Les chefs d’orchestre seraient-ils les personnages les plus hors-norme du monde musical classique ? Regarder une partition de chef permet de comprendre tout ce qu’ils doivent avoir en tête. Aussi sont-ils très souvent dotés d’une mémoire phénoménale. Le grec Dimitri Mitropoulos pouvait mémoriser dans le détail une partition nouvelle à la première lecture. Mis au défi par un musicien de l’Orchestre de la NBC de New York de récrire sans préparation la partie de deuxième basson de la scène de rue du 2e Acte des Maîtres chanteurs de Nuremberg, avec toutes les nuances du texte, le légendaire Maestro italien Arturo Toscanini s’exécuta sans commettre d’erreur.
Chaque chef possède sa gestuelle qui est, profondément, l’émanation de son caractère, de sa personnalité. Ce livret des « Grands Interprètes » en témoigne par le biais des signatures laissées par chacun. La main qui signe s’apparente ici à une réduction homothétique du geste du chef. Il y a les introvertis (Dohnányi) et les extravertis (Nézet-Séguin), les concentrés (Boulez) et les expansifs (Rostropovitch), les rationnels (Sawallisch) et les fantasques (Mikko Franck)… et les dessinateurs (Temirkanov) ! Mais ce que souligne avec acuité la cohorte des grands noms réunis ici, c’est l’évolution et la diversification de ce métier depuis cinquante ans.

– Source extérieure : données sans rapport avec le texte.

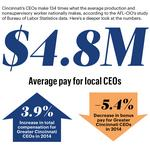 Cincinnati CEOs saw a huge chunk of compensation paid in stock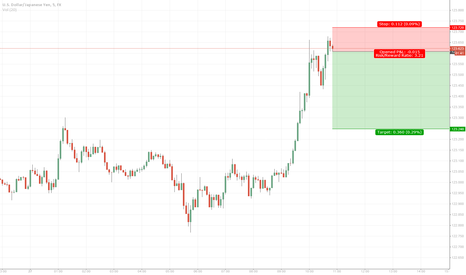 USDJPY: Shortterm Counter Trade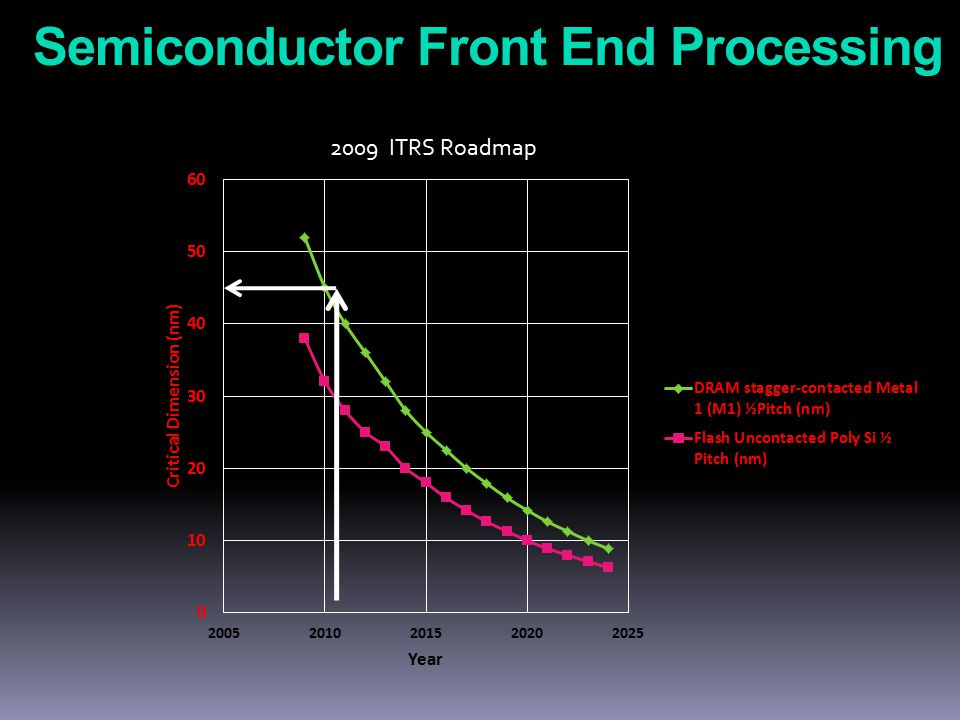 Semiconductor Front End Processing 2009 ITRS Roadmap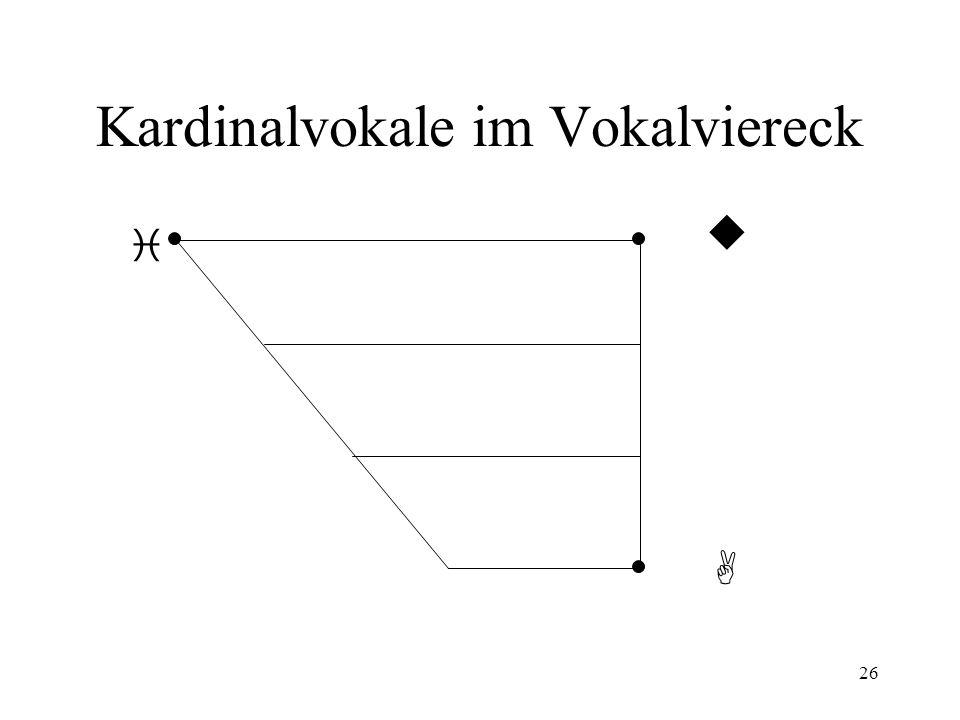 Kardinalvokale im Vokalviereck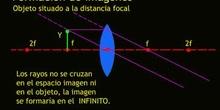 Objeto situado a la distancia focal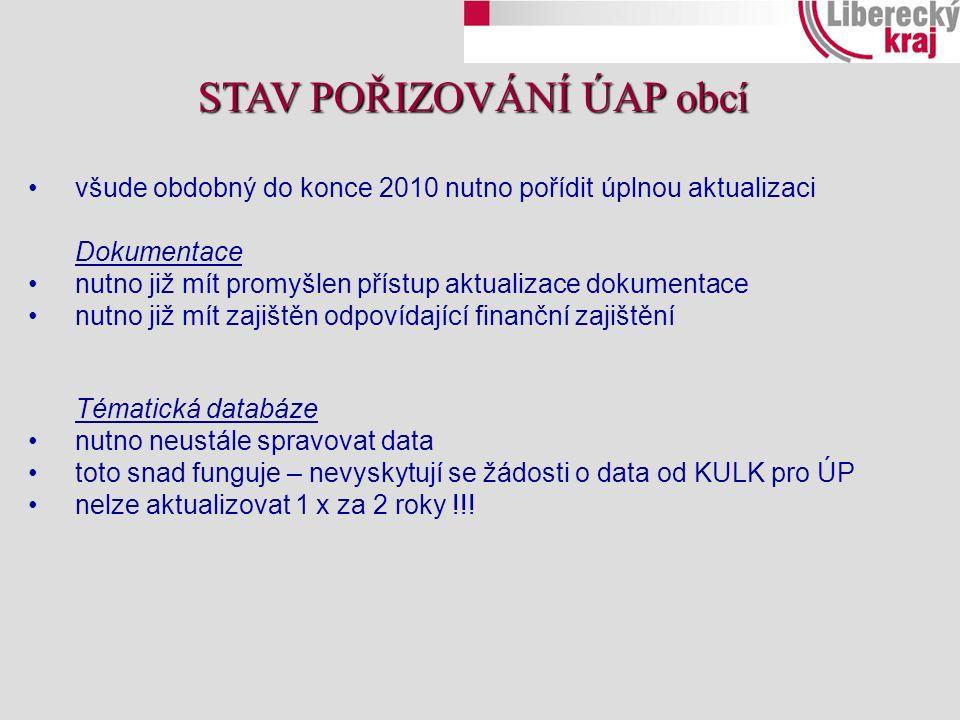 všude obdobný do konce 2010 nutno pořídit úplnou aktualizaci Dokumentace nutno již mít promyšlen přístup aktualizace dokumentace nutno již mít zajištěn odpovídající finanční zajištění Tématická databáze nutno neustále spravovat data toto snad funguje – nevyskytují se žádosti o data od KULK pro ÚP nelze aktualizovat 1 x za 2 roky !!.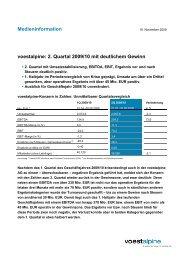 voestalpine Medieninformation 2009-11-19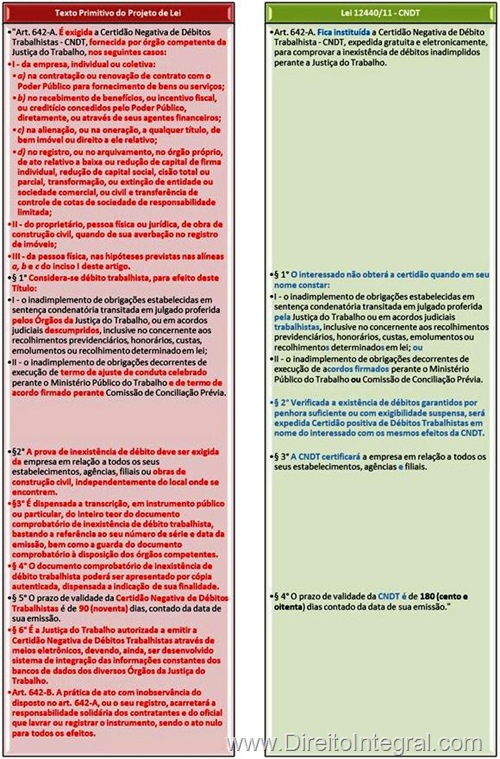 Vê-se no quadro comparativo entre o texto originário do PL e o final da lei 11.440/11 que: a) foram reduzidas as hipóteses de exigibilidade da CNDT; b) foi aumentado o seu prazo de valdiade, de 90 para 180 dias; c) foi introduzida a possibilidade de obtenção de certidão positiva com efeitos de negativa; d) impôs-se a obrigação de a Certidão negativa versar sobre todos os estabelecimentos, agências e filiais; e) excluiu-se o termo de ajuste de conduta celebrado com o Ministério Público do rol das causas impeditivas de obtenção da CNDT.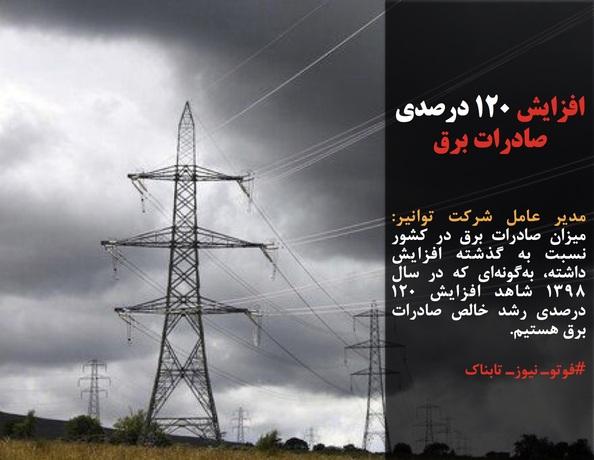 مدیر عامل شرکت توانیر: میزان صادرات برق در کشور نسبت به گذشته افزایش داشته، بهگونهای که در سال ۱۳۹۸ شاهد افزایش ۱۲۰ درصدی رشد خالص صادرات برق هستیم.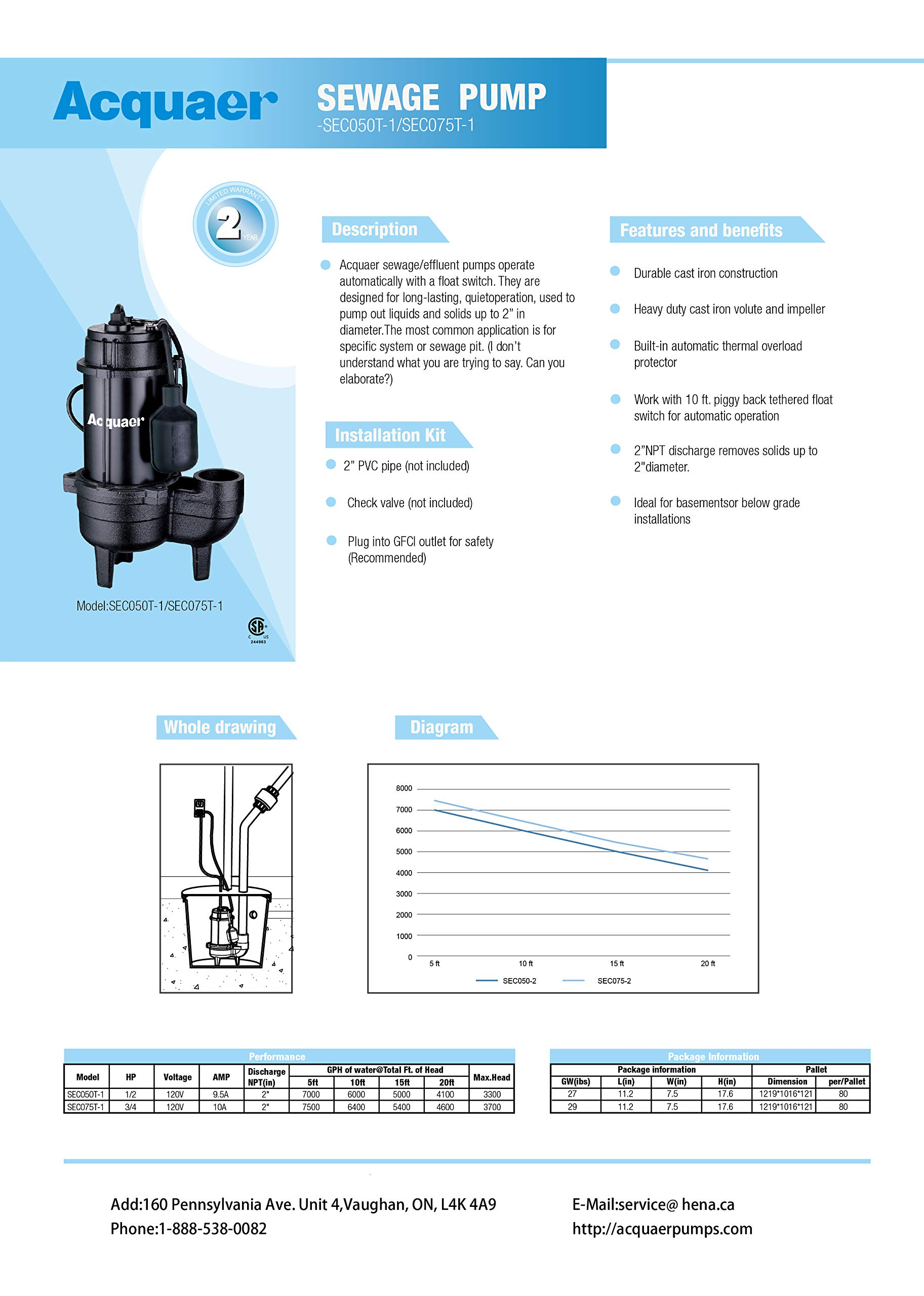 Acquaer 3/4 HP Cast iron Sewage Pump+Piggy back switch by Acquaer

Car, comme tout artiste, le chef d’orchestre retranscrit l’humeur, les aspirations expressives et stylistiques de l’époque à laquelle il appartient. Les « Grands Interprètes » en témoignent sans exclusive ni impasse depuis trente cinq ans. Les Toulousains ont entendu des Maîtres tels que Carlo Maria Giulini, Yehudi Menuhin, Wolfgang Sawallisch, Georges Prêtre, Herbert Blomstedt, Bernard Haitink, Christoph von Dohnányi, Lorin Maazel, Seiji Ozawa, Zubin Mehta, Riccardo Muti. A l’autre bout du spectre, incarnant une certaine modernité on trouve Nikolaus Harnoncourt, William Christie, Frans Brüggen, Roger Norrington, Philippe Herreweghe, Trevor Pinnock, d’ailleurs précédés par Neville Marriner, Jean-Claude-Malgoire ou Michel Corboz – tous, absolument tous, sont différents. Il y a des profils solitaires, comme Pierre Boulez, ou très américains, façon Michael Tilson Thomas. Les très grands d’aujourd’hui comme Mariss Jansons, Riccardo Chailly ou Daniel Barenboim – lui incarne une catégorie à part : l’omniprésent. Les jeunes loups incroyablement virtuoses tels que Yannick Nézet-Séguin, Mikko Franck ou Gustavo Dudamel.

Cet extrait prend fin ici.